### Task to complete:
Extend the Regork midterm project write-up on holiday candy sales, picking up right after its last line of R code.

---------- Given passage

Midterm Project

Introduction

Provide an introduction that explains the business problem you are addressing. Why should the Regork CEO be interested in this?

At Regork, our goal is to solve business problems to grow our company. With the holiday season nearing us, there are many opportunities for sales that we as a company don’t want to miss. Since there is a noticeable slowdown in sales between Holidays, we want to make the best of these Holiday sales. The CEO should be interested as this is the season to make the most money and we should make the most of it.

Provide a short explanation of how you addressed this problem statement (the data used and the analytic methodology employed).

Packages required Complete Journey Tidyverse Lubricate Data Sets Used Transactions Demographics Product Coupon_redemtion

We used the packages above to take a deep dive into Regork’s past sales. Looking at different demographics such as income, age, number of kids in the household, and items bought with candy. Ggplot helped to visualize all this data so we easily can see which demographics are best to advertise to.

Explain how your analysis will help the Regork CEO (or your manager). What is your proposed solution?

Our goal is that our plots help the CEO easily visualize sales throughout different demographics. With major holidays for candy sales coming up, the creation of these graphs may help to give insight. With this data, we know where to place candy in a store so it will sell better, and what demographics to advertise to so this would sell better.

The following R packages are required in order to run the code in this R project:

library(tidyverse)

## ── Attaching core tidyverse packages ──────────────────────── tidyverse 2.0.0 ──
## ✔ dplyr     1.1.4     ✔ readr     2.1.5
## ✔ forcats   1.0.0     ✔ stringr   1.5.1
## ✔ ggplot2   3.5.1     ✔ tibble    3.2.1
## ✔ lubridate 1.9.3     ✔ tidyr     1.3.1
## ✔ purrr     1.0.2     
## ── Conflicts ────────────────────────────────────────── tidyverse_conflicts() ──
## ✖ dplyr::filter() masks stats::filter()
## ✖ dplyr::lag()    masks stats::lag()
## ℹ Use the conflicted package (<http://conflicted.r-lib.org/>) to force all conflicts to become errors

library(completejourney)

## Welcome to the completejourney package! Learn more about these data
## sets at http://bit.ly/completejourney.

library(lubridate)

Data Sets Used

The four data sets which were used for this analysis:

Transactions: household_id store_id basket_id product_id quantity sales_value retail_disc coupon_disc coupon_match_disc week transaction_timestamp

Products: product_id manufacturer_id department brand product_category product_type package_size

Demographics: household_id age income home_ownership marital_status household_size household_comp kids_count

Coupon_Redemptions: household_id coupon_upc campaign_id redemption_date

The following R code aims to fetch transaction data and store it in a data frame named ‘transactions’. We will use the function get_transactions() to retrieve the transaction data. The fetched data will be organized and stored in a structured format using a data frame. The resulting data frame, named ‘transactions’, will be utilized for further analysis and processing

transactions <- get_transactions()

--------------------
---------- Source material

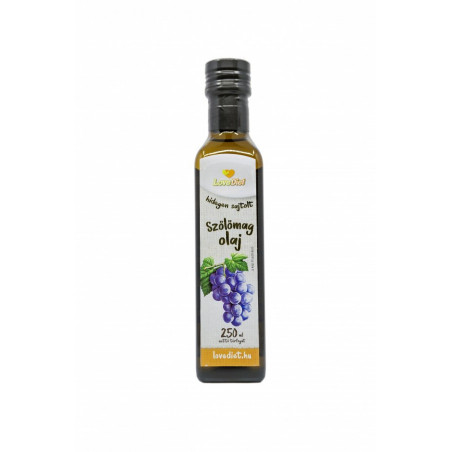 Love Diet Ulei de semințe de struguri (struguri albaștri) -250 ml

--------------------

### Your response:
Candy Transactions: This combines transaction data with product details and demographic information to specifically focus on transactions related to packaged candies. This is achieved through a series of data manipulations, including joining the transactions and products datasets based on product IDs, filtering for entries with a product category indicative of packaged candy using regular expressions, and finally, joining the resulting dataset with demographic information based on household IDs.

candyData <- transactions %>%
  inner_join(products, by = "product_id") %>%
  filter(str_detect(product_category, regex("candy - packaged", ignore_case = TRUE))) %>%
  inner_join(demographics, by = "household_id")

Coupon Data: Combines coupon redemption data with demographic information to gain insights into the utilization of coupons among various demographic groups. This is achieved through an inner join operation, connecting coupon_redemptions and demographics datasets based on household IDs.

couponData <- coupon_redemptions %>%
  inner_join(demographics, by = "household_id")

Joined transactions, products, and demographics to determine how frequently items in a specific product category are bought by households with varying numbers of kids. The analysis is summarized by grouping the data based on product category and kids count

productCatergories <- transactions %>%
  inner_join(products, by = "product_id") %>%
  inner_join(demographics, by = "household_id") %>%
  group_by(product_category, kids_count) %>%
  summarize(timesBought = n())

## `summarise()` has grouped output by 'product_category'. You can override using
## the `.groups` argument.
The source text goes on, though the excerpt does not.